Extracted records
'''
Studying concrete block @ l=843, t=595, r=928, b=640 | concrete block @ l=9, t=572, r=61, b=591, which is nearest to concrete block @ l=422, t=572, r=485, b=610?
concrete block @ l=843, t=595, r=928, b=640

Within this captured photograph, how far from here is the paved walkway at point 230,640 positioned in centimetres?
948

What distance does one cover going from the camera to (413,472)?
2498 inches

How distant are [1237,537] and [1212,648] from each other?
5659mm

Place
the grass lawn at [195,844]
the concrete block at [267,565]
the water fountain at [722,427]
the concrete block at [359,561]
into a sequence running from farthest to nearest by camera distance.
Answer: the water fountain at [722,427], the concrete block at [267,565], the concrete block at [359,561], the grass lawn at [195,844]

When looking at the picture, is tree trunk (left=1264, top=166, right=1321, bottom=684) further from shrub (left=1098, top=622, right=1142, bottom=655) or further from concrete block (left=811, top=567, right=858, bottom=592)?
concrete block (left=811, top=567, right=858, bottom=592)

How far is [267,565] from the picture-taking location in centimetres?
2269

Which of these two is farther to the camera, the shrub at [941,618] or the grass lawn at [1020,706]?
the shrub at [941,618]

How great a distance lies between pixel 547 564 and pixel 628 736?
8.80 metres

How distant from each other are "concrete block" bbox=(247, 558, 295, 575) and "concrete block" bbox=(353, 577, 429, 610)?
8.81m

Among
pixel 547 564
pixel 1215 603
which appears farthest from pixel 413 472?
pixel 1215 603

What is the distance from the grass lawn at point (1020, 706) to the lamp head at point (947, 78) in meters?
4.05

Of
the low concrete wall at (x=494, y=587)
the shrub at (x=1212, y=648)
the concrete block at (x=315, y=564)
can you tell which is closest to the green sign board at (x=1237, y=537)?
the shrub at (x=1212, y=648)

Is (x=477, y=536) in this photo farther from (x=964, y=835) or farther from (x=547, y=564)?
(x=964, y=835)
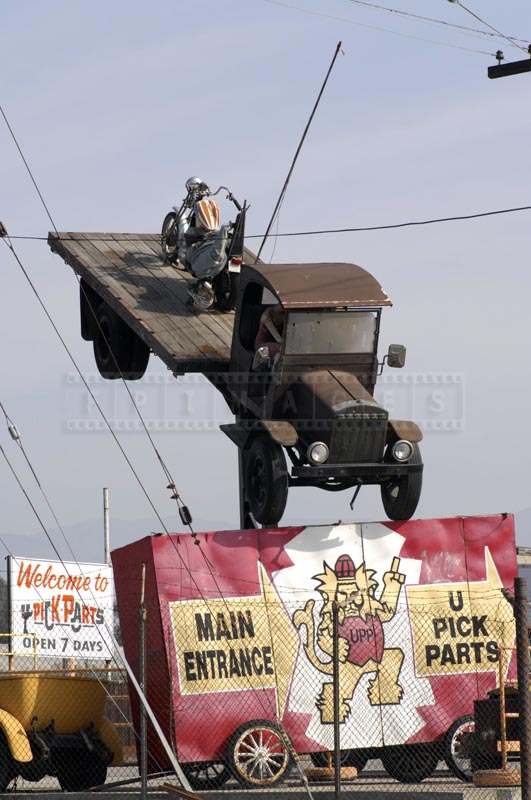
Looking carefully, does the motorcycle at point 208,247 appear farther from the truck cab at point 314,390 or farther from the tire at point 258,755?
the tire at point 258,755

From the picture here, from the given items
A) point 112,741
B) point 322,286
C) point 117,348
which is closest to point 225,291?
point 117,348

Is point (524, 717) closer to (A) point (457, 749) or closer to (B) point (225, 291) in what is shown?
(A) point (457, 749)

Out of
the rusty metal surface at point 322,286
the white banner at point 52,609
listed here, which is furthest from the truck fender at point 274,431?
the white banner at point 52,609

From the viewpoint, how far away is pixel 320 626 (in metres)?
14.5

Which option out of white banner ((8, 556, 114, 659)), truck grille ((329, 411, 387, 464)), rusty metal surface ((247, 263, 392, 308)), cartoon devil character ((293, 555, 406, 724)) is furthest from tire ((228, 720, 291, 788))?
white banner ((8, 556, 114, 659))

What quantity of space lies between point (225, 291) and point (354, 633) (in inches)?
200

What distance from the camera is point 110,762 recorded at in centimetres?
1520

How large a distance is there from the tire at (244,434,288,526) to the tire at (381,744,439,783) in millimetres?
2680

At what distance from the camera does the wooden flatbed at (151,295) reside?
53.6 feet

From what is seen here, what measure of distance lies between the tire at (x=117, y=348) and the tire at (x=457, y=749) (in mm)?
7247

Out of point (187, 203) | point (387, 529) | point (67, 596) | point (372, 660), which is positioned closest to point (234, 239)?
point (187, 203)

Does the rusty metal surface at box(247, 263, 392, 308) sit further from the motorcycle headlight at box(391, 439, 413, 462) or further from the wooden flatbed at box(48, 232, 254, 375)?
the motorcycle headlight at box(391, 439, 413, 462)

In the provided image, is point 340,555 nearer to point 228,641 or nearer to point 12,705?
point 228,641

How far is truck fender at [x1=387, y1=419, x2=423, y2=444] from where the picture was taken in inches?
588
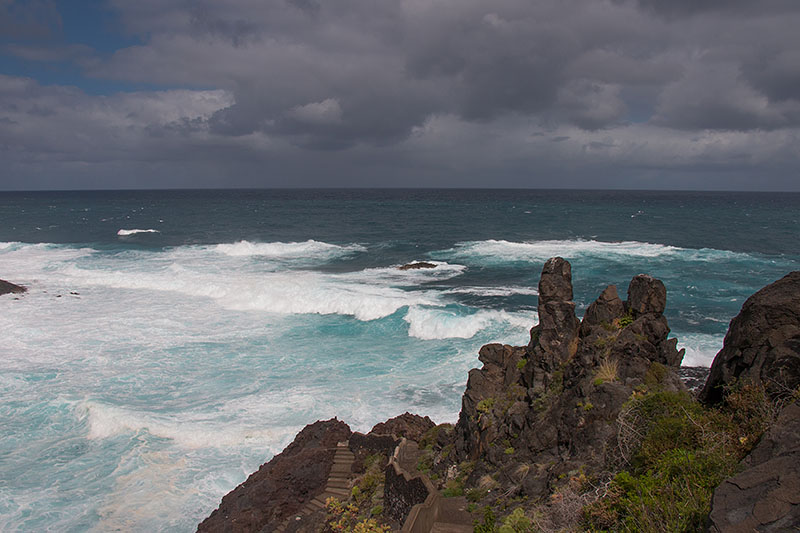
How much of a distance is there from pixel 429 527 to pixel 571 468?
3336 millimetres

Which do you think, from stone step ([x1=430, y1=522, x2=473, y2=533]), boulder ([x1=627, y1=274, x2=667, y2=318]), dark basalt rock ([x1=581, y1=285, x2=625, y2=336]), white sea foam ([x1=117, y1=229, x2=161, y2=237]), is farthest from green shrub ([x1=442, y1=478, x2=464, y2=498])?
white sea foam ([x1=117, y1=229, x2=161, y2=237])

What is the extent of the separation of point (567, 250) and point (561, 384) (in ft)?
167

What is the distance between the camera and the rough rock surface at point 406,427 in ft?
57.6

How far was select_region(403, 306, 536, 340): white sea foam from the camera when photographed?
102 feet

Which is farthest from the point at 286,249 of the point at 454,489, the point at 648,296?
the point at 648,296

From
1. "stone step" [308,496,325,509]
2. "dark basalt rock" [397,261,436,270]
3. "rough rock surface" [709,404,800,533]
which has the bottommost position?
"stone step" [308,496,325,509]

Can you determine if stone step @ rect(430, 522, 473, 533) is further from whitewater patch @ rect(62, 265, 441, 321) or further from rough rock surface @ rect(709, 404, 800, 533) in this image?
whitewater patch @ rect(62, 265, 441, 321)

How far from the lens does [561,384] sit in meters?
13.8

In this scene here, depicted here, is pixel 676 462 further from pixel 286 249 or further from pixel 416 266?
pixel 286 249

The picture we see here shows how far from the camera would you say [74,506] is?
53.8ft

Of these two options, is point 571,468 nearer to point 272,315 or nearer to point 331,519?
point 331,519

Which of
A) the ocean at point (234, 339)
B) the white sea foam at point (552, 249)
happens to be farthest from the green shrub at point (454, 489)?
the white sea foam at point (552, 249)

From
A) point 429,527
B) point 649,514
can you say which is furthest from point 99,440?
point 649,514

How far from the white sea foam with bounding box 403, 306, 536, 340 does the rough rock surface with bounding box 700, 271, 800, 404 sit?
20.2 m
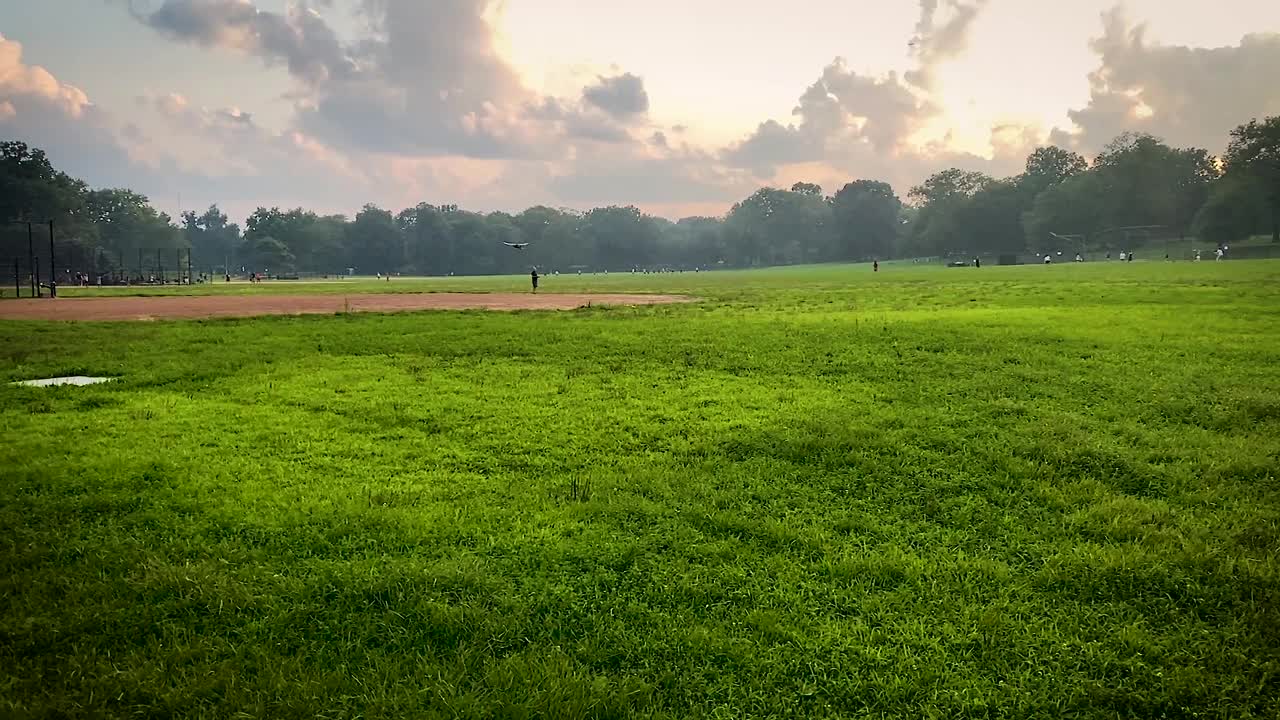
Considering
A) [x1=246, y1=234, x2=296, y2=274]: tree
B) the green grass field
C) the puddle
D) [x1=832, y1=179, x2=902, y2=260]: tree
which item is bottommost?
the green grass field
'''
Your instructions: Render the items from the beginning of the records through the line containing "2498 inches" as a two-column CSV with the header names item and answer. Give one row per item, with each value in a single quoted field and any line breaks replaced by spaces.

Solution:
item,answer
"Studying concrete block @ l=843, t=595, r=928, b=640 | concrete block @ l=9, t=572, r=61, b=591, which is nearest to concrete block @ l=422, t=572, r=485, b=610?","concrete block @ l=843, t=595, r=928, b=640"
"Within this captured photograph, how far from here is the paved walkway at point 230,640 positioned in centimetres?","948"
"What distance does one cover going from the camera to (413,472)?","2498 inches"